Abisinin diğer kızlarından biri olan İnci ise Trabzon Kız Enstitüsü'nü bitirmiş ve 2 yıl sonra aynı okulda öğretmen olarak göreve başlamıştı. İsmail arada bir okula uğrar ve okul çıkışı İnci'yi de alıp birlikte evlerine giderlerdi.

*
Muazzam ailenin tek kızı olarak büyüdü. Siyah gözleri ve çok güzel bir yüzü vardı. Evin her şeyiydi. Sabire hanım onun gözünün içine bakardı. Babası ise uyuduğunda odasına girer ve yanaklarından 4-5 defa öperdi. Muazzam çocuk yaşında olmasına rağmen bunu fark etmişti. Artık geceleri yatağına yatıyor ve uyur gibi yaparak babasının gelip onu öpmesini bekliyordu. Bazen babası geç kalınca da uyuyup kalıyor ve sabah uyandığında uyuyakaldığı için kendine kızıyordu.

Muazzam'ı ilkokula geç vermişlerdi. Herkes yedi yaşında başlarken o nüfus kağıdına göre on yaşında ilkokula başladı. Çünkü o ablasının nüfus kağıdını kullanıyordu.

Annesi Sabire Hanım onun mutlaka okumasını ve iyi bir tahsil yapmasını istiyordu. Muazzam ilkokulda çok başarılı bir öğrenciydi. Arkadaşlarıyla uyumlu, evde annesine her fırsatta yardım eden bir kızdı. Ortaokulu da başarıyla tamamladıktan sonra annesi Sabire Hanım Muazzam'ın geleceği konusunu eşiyle konuşmak için uygun bir zaman kollamaya başladı.

Bir akşam eşi eve çok keyifli dönmüştü. Yemekten sonra Sabire Hanım konuya girdi;

-Bey, Muazzam ortaokulu bitirdi. Çalışkan ve terbiyeli bir kız olarak tüm öğretmenlerinin takdirini kazandı. Ben onun okumaya devam etmesini çok istiyorum.
-Ben de öyle düşünüyorum Sabire ama lise evimize çok uzak düşüyor. Bu kız karda kışta oraya kadar her gün nasıl gider gelir. Ben bırakmaya kalksam dükkanı kim açacak bilemiyorum. Ayrıca okul çıkışı da gidip alıp eve bırakmam nerdeyse imkansız.
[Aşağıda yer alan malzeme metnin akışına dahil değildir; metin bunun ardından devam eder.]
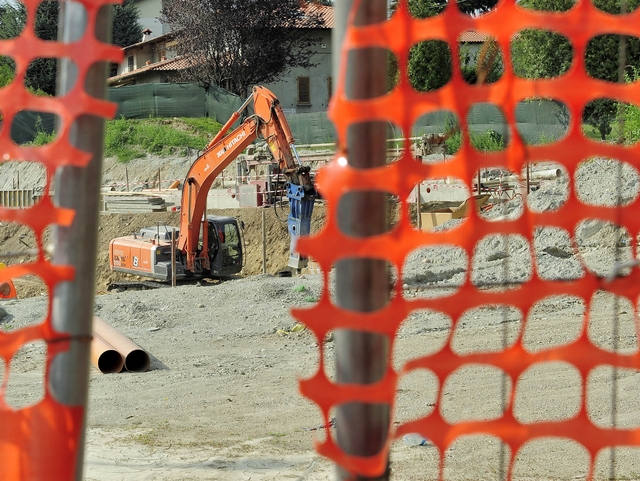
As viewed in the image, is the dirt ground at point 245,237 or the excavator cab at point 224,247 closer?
the excavator cab at point 224,247

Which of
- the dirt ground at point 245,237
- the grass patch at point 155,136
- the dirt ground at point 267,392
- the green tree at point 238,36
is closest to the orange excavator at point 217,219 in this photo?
the dirt ground at point 267,392

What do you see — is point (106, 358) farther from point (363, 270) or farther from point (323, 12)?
point (323, 12)

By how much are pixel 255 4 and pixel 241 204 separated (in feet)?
60.4

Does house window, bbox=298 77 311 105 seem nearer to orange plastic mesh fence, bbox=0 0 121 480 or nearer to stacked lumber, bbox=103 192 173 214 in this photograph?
stacked lumber, bbox=103 192 173 214

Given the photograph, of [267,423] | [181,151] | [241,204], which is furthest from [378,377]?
[181,151]

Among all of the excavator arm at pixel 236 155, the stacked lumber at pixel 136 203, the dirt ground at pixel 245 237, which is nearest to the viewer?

Sabire hanım duruma üzülmüştü.

-Bey istersen ve iznin olursa bir de Muazzama soralım mı? Bakalım o ne diyor?
-Olur Sabire, çağır gelsin bakalım.
Sabire hanım bir solukta üst kata çıkmıştı.
-Muazzam çabuk aşağıya gel baban seninle konuşacak.
-Ne oldu ki anne? Ben bir şey yapmadım diye korkuyla cevapladı Muazzam.
-Yok kızım yok, boşuna korkma. Baban başka bir şey söyleyecek sana.
Muazzam yüreği küt küt ata ata merdivenleri indi.
-Buyur baba, benimle konuşmak istemişsiniz dedi.
Babası ayakta tir tir titreyen Muazzam'a baktı ve hafifçe gülümsedi.
-Otur bakalım Muazzam senle biraz konuşalım.
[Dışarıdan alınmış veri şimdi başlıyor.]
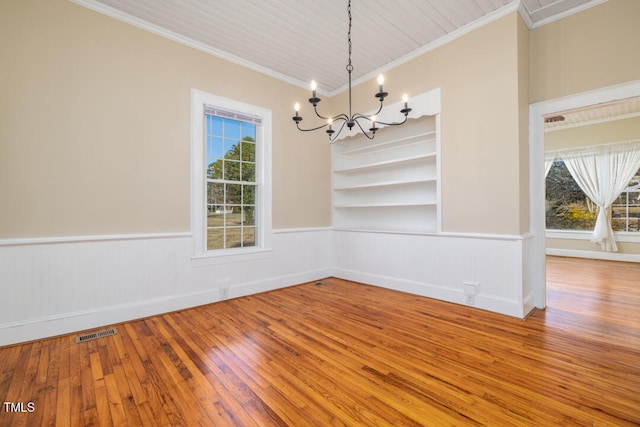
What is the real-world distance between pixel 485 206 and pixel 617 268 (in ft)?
14.1

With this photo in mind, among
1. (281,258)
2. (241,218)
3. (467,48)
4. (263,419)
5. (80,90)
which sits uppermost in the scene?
(467,48)

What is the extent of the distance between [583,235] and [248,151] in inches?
295

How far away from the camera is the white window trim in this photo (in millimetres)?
3416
Muazzam babasının oturduğu sedire yakın bir yere sandalyeyi çekti ve heyecanla onun diyeceklerini beklemeye başladı.

-Bak kızım, ortaokulu da bitirdin. Biliyorsun ki Trabzon'da kızlar en çok ortaokula kadar okurlar ama ben tahsiline devam etmeni istiyorum. Annen de bunu çok arzu ediyor. Ancak lise bize çok uzak ve ben senin tek başına okula gidip gelmen konusunda endişeliyim. Karı var kışı var. Soğuğu var çamuru var. Ne yapacağımızı bilemedim. Sen ne dersin? Tahsiline devam etmek ister misin? Edeceksen liseye tek başına nasıl gidip geleceksin?
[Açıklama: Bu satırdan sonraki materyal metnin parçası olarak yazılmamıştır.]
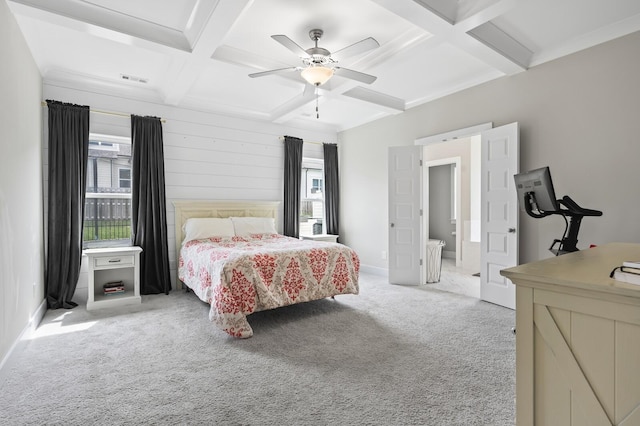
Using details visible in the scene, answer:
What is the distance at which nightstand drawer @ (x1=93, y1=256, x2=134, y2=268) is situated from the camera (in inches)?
144

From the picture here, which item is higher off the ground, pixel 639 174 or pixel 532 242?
pixel 639 174

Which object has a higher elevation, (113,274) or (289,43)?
(289,43)

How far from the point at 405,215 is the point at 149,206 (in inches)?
144

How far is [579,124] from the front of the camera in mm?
3186

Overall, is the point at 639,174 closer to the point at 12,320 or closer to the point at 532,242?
the point at 532,242

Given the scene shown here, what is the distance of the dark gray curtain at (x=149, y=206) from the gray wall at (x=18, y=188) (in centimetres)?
97

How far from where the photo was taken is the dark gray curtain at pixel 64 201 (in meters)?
3.64

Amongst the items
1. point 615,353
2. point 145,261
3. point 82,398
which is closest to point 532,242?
point 615,353

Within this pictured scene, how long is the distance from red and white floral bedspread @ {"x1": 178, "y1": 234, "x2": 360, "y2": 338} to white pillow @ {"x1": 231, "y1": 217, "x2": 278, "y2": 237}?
2.33 ft

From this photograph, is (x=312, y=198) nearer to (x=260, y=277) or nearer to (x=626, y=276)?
(x=260, y=277)

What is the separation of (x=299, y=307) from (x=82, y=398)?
6.88 feet

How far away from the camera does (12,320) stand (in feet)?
7.92

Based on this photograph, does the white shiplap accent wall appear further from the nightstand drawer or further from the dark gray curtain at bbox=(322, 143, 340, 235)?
the dark gray curtain at bbox=(322, 143, 340, 235)

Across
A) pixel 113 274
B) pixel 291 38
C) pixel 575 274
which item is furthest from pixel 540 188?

Muazzam başını önüne eğmiş babasının dediklerini dikkatle dinliyordu. Babasının sustuğunu ve ondan cevap beklediğini görünce;

-Siz bilirsiniz babacığım dedi.
-Muazzam ben senin düşünceni öğrenmek istedim kızım.
-Baba ben liseye gitmek istemiyorum.

Muazzamın söylediklerine babası çok şaşırmıştı. Okulunu çok seven ve çok da başarılı bir öğrenci olan kızının tahsiline devam etmek istememesine bir anlam verememişti.

-Muazzam sen söylediklerinden emin misin kızım diye bir kez daha sordu ve kızının cevabını almak için yüzüne baktı.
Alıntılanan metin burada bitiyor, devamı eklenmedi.